Rote Linie überschritten: Wir kritisieren Pläne zum Nationalpark Bayerischer Wald
Flächen aus der streng geschützten Kernzone des Nationalparks zu entnehmen ist ein Tabubruch im bayerischen Naturschutz
Wir sind entsetzt über die Ankündigung der Nationalparkverwaltung Bayerischer Wald, zum Schutz vor dem Borkenkäfer Flächen aus der Kernzone des Nationalparks zu nehmen und in die Managementzone zu verschieben.
Diese Pläne sind ein Tabubruch und führen den Zweck eines Schutzgebietes ad absurdum. Wenn man Flächen aus dem Schutz herausnimmt, weil es einem gerade nicht mehr passt, braucht man sie gar nicht erst unter Schutz zu stellen. Die Kernzone des Nationalparks kommt ohne menschliche Eingriffe aus und schützt die Biodiversität vor Ort. Darüber hinaus sind diese Gebiete wichtige Referenzflächen, um zu erforschen, wie sich der Wald im Klimawandel ohne menschliche Eingriffe natürlich entwickelt. Sie sind deshalb auch für Fragen des Waldumbaus außerhalb von Schutzgebieten von Bedeutung.

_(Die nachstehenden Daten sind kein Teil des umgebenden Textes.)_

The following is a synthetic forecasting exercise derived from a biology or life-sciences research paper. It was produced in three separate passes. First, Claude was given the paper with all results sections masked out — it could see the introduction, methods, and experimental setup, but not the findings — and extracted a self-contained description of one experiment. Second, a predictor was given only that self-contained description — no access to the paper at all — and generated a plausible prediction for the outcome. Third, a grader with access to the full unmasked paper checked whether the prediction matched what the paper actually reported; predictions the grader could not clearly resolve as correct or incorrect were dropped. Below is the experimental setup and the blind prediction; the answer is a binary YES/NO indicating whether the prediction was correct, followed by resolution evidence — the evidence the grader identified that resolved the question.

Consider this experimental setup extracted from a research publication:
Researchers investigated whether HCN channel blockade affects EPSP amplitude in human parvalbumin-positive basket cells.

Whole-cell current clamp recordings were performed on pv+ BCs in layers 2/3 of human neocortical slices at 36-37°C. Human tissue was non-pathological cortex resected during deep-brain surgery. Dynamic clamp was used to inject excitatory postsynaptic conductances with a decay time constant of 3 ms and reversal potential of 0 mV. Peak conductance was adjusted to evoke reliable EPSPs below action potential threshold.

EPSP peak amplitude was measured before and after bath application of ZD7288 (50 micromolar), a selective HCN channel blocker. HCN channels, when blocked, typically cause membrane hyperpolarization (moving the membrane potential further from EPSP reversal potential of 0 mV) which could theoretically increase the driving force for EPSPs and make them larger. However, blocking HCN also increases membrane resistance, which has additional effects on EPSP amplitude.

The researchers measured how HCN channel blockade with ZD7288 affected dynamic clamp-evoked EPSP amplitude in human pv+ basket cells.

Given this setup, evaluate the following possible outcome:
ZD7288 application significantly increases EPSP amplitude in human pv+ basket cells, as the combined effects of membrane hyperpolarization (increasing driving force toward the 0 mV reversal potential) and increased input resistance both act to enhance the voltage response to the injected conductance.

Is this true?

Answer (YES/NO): YES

Der stellvertretende Ministerpräsident und Wirtschaftsminister Hubert Aiwanger hat kürzlich den Nationalpark Bayerischer Wald besucht und medienwirksam die Bekämpfung des Borkenkäfers gefordert. Die Nationalparkverwaltung identifizierte daraufhin im Falkensteingebiet zwei Flächen mit Fichten, die potenziell vom Borkenkäfer befallen werden können, und will dort nun entsprechende Anpassungen des Schutzstatus vornehmen.
Der Bayerische Wald ist ein Kronjuwel des Naturschutzes
Die Flächen waren erst 2020 zum 50-jährigen Jubiläum des Nationalparks feierlich in die Kernzone aufgenommen worden. Mit der geplanten Maßnahme will der Nationalpark der auch von Politikern geschürten Sorge von Anliegern begegnen, der Borkenkäfer könne sich vom Nationalpark aus in die umliegenden Privatwälder ausbreiten. Die nächstgelegenen Privatwälder liegen gar nicht in Reichweite des Borkenkäfers, wenn dieser die jetzt diskutierten Flächen befallen würde. Die Maßnahme ist aus fachlicher Sicht überhaupt nicht erforderlich. Es ist erschreckend, wie schnell man offenbar bereit ist, die Kronjuwelen des Naturschutzes in Bayern zur Debatte zu stellen.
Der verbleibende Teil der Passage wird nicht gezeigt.